We have one solution y1(x) = e^{-x} to this differential equation. We posit that there is another solution y2(x) = v(x)*y1(x) = e^{-x} * v(x) where v(x) is unknown at this point. So put this into the differential equation:
y2 = e^{-x}*v
y2' = -e^{-x}*v + e^{-x}*v'
y2'' = e^{-x}*v - 2e^{-x}*v' + e^{-x}*v''
So
x*[e^{-x}*v - 2e^{-x}*v' + e^{-x}*v''] + (x - 1)*[-e^{-x}*v + e^{-x}*v'] - [e^{-x}*v] = 0
Or
x*e^{-x}*v'' - (x + 1)*e^{-x}*v' = 0
x*v'' - (x + 1)v' = 0
Now reduce the order. Let z(x) = v'(x). Then:
x*z' - (x + 1)*z = 0
z' -[(x + 1)/x]z = 0
This is a first order homogeneous linear differential equation. To put it mildly, it's been studied. The general solution of z' + p(x)*z = q(x) is:
z(x) = {Int[u(x)*q(x)dx] + C}/u(x)
with u(x) = exp{Int[u(x)dx]}
Here we have p(x) = -(x + 1)/x and q(x) = 0.
u(x) = exp{-Int[(x + 1)/x dx]} = exp{-x - ln(|x|)}
u(x) = (1/|x|)*e^{-x}
So
z(x) =C*|x|*e^{x}
I'm going to do something bad so I can finish this problem.
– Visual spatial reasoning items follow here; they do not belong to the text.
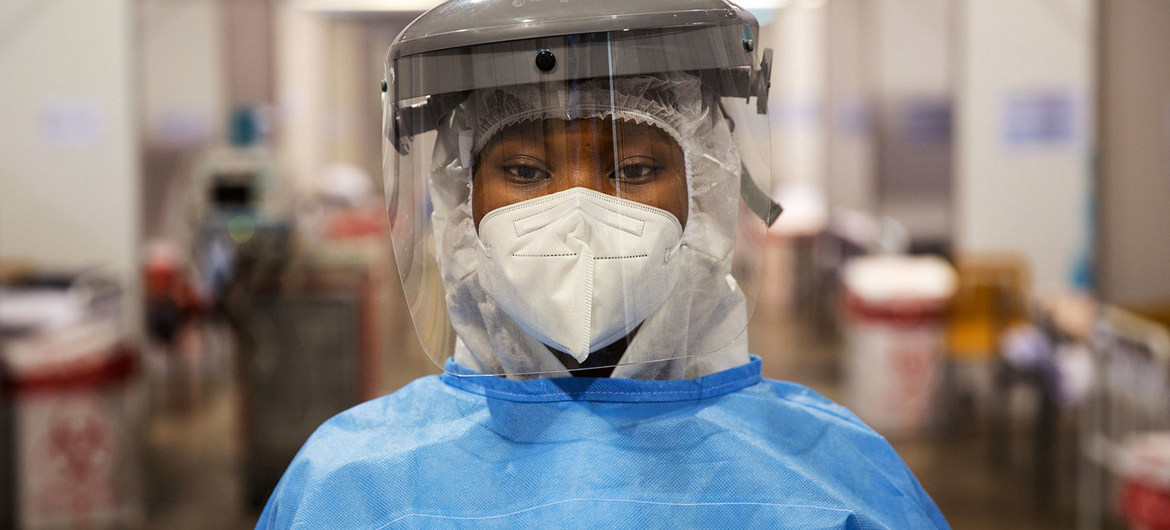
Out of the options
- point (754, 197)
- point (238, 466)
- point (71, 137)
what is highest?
point (71, 137)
I'm going to drop the absolute value bars on x and let
z(x) = C*x*e^{x}
Then
v'(x) = z(x) = C*x*e^{x}
v(x) = C*Int[x*e^{x} dx] = C*(x - 1)*e^{x}
So
y2(x) = v(x)*e^{-x} = C*(x - 1)
You can verify that this indeed solves the given differential equation.
So the general solution of x*y'' + (x - 1)y' - y = 0 will be arbitrary constants times our two solutions:
y(x) = A*e^{-x} + B*(x - 1)
(The justification for dropping the absolute value bars is that this does generate an acceptable solution. I have no other intelligent comment about it, except that it was necessary to generate a solution.)
-Dan